In particular, this rich data can help us understand more clearly the huge variation in response to treatment that individuals display.
The same pill, therapy or diet will often have widely different effects from person to person. If we can understand and predict this more clearly, then we can target care where it will do most good, leading to a more effective healthcare system, as well as improving efficiency. Traditional research techniques are mainly focused on examining average responses but with this richer data we can begin to understand variation.
This new data is produced, owned and controlled by patients.

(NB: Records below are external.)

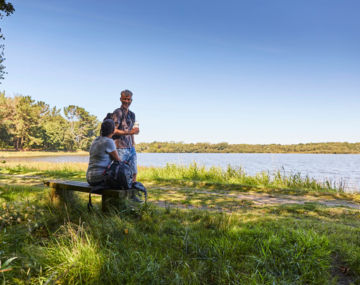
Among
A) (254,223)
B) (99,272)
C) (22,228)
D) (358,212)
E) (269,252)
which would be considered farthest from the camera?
(358,212)

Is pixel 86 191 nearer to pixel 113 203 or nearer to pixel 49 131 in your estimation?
pixel 113 203

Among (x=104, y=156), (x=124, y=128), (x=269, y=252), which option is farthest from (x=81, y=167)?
(x=269, y=252)

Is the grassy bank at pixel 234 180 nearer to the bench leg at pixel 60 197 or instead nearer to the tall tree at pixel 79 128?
the bench leg at pixel 60 197

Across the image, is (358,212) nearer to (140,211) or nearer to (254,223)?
(254,223)

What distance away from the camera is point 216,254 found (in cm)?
218

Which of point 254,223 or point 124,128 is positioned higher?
point 124,128

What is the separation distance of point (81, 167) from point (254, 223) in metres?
13.4

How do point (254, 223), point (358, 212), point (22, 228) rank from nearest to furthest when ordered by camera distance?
point (22, 228) < point (254, 223) < point (358, 212)

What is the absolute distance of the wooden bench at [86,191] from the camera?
301cm

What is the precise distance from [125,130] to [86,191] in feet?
5.35

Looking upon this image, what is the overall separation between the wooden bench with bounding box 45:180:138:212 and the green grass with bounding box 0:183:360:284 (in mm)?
173

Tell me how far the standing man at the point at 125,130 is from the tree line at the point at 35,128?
49444 millimetres

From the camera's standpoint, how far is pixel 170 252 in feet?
7.38

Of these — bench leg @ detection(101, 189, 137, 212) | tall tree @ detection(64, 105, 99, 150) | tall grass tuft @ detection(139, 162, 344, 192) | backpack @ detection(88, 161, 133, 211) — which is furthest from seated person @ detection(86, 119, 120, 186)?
tall tree @ detection(64, 105, 99, 150)
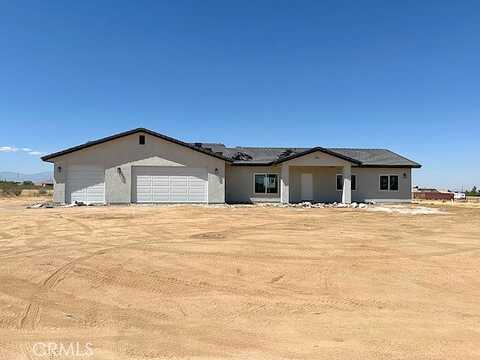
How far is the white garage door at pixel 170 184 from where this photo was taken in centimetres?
2500

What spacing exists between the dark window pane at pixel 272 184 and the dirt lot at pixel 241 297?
17.3m

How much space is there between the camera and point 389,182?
2920cm

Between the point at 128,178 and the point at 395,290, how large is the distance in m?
21.1

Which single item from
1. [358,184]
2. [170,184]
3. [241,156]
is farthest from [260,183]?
[358,184]

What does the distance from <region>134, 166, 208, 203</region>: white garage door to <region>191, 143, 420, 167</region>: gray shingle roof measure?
3.52m

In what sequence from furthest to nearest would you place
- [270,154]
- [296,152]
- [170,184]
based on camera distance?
1. [296,152]
2. [270,154]
3. [170,184]

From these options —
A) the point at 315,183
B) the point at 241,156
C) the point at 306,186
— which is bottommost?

So it will be accessed on their terms – as active participants rather than passive subjects. The richest opportunities will arise when patients act as citizen scientists, actively measuring and interacting, within communities where they have a powerful voice in the direction and conduct of learning.
In other words, the next generation of research will be patient-led.
The building blocks are in place. Patients are frustrated by the speed of research and often its direction. Patient associations are already extremely active research collaborators – maintaining registries, assembling biobanks, raising funds and lobbying government. They will seize the opportunity presented by digital research.
The technology is here, and improving all the time. We already have pills that broadcast a signal when they have been swallowed, cheap home ECGs, and affordable personal genomics. Many similar devices will come to market over the next few years – including the contact lens that measures blood glucose levels, as long promised by Google.
Given motive and means, all that remains is opportunity; real communities that people can join to make their data available. These have been gathering steam for some years. Dementia Citizens, Patients Like Me, Crohnology and uMotif already offer this and have tens of thousands of users. Vanguard communities such as these have shown the way, but there are many patient groups which are not involved, and are awaiting the right mix of message, functionality and community.
For these communities to work well they must be transparent about the way that people’s health data is going to be used. While there is an understandable degree of concern around the privacy of medical information, the present debate is exclusively focused on the risks. It fails to touch on the opportunity that this digital world offers us to be far more ethical.
Our “gold standard” can be more than the signing a form that is rarely read in full or comprehended. Instead we can aim for a participatory research community with a strong voice for patients. We can deliver flexible levels of security that express individuals’ own balance between contribution and protection for different types of information. And we can provide evidence that individuals really know what they are signing up for.
Communities of this kind represent one of the biggest opportunities to improve health and healthcare, and will be a huge talking point in 2016.